Rimington, 66, the first female head of the secret service, has decided to speak about her life and discuss her book for the first time during a special public session at the Cheltenham Literary Festival on October 15.
News of her unexpected personal appearance comes only a few weeks after the work was finally approved by the Home Office. Permission for publication was given only after 'amendments and deletions' which were said to be necessary to prevent 'possible damage to national security'.
Many current and former members of the secret services are believed to see Rimington's memoirs as a betrayal. Those who worked with her under the restrictions imposed by the Official Secrets Act, such as the renegade MI5 officer David Shayler and the former MI6 employee, Richard Tomlinson, have since been legally prevented from writing about their experiences. Nevertheless, print revelations have become increasingly hard to stem since Peter Wright's book Spycatcher was published abroad in 1987.
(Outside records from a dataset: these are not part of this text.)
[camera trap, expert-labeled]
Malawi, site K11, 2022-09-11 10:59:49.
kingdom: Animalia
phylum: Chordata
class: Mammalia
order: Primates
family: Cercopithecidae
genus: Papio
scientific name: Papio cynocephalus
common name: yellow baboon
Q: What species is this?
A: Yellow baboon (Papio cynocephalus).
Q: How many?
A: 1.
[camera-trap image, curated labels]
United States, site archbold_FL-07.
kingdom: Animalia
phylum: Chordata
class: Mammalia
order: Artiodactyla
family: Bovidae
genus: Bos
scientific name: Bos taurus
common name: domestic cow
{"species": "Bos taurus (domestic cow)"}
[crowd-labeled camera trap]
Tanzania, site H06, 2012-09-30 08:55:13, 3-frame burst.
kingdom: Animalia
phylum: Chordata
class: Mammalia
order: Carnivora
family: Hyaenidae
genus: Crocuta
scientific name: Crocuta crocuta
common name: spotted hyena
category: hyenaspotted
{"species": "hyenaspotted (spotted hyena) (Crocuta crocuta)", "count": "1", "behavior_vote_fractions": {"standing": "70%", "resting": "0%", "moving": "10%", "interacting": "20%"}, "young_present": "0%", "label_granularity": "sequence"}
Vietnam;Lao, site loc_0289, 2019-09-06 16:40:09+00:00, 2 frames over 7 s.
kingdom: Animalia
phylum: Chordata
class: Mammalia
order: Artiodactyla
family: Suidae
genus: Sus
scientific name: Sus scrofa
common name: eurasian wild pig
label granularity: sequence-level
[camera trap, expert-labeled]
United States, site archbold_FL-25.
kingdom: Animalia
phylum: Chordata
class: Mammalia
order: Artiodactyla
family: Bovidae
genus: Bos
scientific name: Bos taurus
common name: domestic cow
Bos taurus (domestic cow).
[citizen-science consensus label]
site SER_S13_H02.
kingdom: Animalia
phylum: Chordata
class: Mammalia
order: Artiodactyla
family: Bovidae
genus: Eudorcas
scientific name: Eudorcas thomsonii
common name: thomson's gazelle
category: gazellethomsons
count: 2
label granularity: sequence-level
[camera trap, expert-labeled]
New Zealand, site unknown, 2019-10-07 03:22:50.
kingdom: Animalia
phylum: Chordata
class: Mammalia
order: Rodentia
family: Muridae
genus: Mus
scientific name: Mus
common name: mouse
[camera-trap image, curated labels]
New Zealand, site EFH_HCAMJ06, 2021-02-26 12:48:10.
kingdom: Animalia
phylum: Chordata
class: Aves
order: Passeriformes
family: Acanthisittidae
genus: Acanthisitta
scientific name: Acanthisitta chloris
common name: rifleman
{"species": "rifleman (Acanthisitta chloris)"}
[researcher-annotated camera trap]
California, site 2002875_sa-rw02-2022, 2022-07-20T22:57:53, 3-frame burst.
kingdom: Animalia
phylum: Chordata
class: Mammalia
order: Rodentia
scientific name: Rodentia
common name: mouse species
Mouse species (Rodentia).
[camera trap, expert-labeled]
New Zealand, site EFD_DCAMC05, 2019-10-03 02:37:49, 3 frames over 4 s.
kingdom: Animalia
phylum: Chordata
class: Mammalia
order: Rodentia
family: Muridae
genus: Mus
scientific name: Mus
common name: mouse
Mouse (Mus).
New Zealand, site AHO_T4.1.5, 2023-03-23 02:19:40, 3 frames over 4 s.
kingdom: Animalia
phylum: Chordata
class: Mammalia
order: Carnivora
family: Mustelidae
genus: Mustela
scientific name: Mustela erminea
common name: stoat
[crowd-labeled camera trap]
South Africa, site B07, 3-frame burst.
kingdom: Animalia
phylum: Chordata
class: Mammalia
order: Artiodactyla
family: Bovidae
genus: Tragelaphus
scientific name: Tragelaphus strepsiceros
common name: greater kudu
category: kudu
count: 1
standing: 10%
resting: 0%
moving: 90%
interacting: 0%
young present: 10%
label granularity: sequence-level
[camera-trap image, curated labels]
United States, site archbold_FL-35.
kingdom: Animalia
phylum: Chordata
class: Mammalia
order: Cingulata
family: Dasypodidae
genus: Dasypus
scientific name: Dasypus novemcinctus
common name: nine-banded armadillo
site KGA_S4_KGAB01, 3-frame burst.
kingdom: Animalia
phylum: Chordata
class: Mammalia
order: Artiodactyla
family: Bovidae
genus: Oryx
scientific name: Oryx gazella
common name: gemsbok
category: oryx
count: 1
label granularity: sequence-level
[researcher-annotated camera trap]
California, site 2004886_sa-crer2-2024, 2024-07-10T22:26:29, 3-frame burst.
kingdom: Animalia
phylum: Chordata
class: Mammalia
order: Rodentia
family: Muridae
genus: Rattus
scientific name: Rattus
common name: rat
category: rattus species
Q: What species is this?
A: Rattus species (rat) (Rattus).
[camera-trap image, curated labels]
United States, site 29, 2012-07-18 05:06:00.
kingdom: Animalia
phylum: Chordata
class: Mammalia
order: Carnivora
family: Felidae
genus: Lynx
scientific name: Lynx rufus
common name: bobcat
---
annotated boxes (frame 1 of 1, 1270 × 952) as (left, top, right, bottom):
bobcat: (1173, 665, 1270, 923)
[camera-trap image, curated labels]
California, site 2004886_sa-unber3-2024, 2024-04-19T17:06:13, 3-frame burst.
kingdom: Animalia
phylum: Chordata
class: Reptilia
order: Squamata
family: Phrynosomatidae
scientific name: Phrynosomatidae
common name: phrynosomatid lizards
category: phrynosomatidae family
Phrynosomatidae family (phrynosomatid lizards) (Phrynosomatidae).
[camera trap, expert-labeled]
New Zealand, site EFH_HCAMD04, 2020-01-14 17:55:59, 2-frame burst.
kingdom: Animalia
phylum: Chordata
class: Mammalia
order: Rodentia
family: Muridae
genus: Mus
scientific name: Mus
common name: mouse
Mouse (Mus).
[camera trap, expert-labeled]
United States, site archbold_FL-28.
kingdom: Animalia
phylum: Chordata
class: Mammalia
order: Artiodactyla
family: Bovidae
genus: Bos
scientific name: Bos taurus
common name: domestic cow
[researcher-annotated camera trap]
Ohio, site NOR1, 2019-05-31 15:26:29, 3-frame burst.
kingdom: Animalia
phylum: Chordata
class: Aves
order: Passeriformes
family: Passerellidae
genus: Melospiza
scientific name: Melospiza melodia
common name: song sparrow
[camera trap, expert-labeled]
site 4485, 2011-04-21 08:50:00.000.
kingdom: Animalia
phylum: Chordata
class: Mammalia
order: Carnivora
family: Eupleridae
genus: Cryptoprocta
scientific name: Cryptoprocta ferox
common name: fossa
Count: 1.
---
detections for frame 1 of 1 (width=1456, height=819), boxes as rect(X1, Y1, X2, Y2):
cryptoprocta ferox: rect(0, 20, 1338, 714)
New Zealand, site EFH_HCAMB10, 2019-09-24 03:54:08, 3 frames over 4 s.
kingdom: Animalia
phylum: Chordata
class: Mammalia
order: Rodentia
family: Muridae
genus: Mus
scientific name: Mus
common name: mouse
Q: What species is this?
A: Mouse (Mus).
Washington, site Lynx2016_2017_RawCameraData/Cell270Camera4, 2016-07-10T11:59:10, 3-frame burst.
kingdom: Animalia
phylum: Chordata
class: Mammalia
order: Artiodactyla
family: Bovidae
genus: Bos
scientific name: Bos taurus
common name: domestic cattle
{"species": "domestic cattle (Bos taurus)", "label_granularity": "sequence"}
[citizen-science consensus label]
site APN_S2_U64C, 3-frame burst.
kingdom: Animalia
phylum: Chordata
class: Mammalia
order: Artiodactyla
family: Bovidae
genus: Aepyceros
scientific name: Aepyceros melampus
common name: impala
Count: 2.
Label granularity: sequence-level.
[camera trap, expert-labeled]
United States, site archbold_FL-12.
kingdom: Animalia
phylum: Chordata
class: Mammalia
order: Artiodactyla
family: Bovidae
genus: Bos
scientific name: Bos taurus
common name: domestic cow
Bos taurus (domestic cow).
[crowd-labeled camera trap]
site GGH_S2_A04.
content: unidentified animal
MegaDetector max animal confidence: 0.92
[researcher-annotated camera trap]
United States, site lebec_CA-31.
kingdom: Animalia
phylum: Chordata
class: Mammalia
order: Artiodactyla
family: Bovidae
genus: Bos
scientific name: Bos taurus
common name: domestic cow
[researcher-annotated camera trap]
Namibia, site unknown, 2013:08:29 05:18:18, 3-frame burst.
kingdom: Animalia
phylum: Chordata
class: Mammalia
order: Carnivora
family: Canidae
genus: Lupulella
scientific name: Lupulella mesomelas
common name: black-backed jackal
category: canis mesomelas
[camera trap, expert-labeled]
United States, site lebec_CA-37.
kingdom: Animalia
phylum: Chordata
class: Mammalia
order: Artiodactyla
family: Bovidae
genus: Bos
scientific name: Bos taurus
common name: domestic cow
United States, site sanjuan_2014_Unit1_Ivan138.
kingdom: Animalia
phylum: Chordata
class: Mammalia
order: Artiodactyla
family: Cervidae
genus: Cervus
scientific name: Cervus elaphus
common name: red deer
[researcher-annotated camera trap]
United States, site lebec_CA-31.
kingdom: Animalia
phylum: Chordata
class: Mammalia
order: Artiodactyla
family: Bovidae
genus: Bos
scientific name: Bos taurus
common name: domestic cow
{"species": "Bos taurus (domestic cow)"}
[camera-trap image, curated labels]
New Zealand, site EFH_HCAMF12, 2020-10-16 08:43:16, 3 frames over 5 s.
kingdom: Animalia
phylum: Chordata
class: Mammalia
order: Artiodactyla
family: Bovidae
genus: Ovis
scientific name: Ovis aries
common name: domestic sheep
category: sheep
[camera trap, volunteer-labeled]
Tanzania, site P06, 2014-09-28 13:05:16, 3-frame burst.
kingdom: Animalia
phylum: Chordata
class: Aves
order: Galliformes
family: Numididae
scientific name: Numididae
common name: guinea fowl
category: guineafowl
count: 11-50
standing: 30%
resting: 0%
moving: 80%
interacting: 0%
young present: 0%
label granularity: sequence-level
Tickets for the event, to be staged in Cheltenham town hall, are disappearing at a record rate. Even though festival programmes were sent out only last week, almost half of the 1,000 available have already been sold.
'It is quite something,' festival director Sarah Smyth told The Observer this weekend. 'We have never had such interest in an event so early on.'
The cuts made to Rimington's book are believed to include sections discussing operations against the IRA, and MI5 actions during the miners' strike in 1984.
Those close to the author say there is 'no doubt' that she is planning further promotional engagements after the book's publication.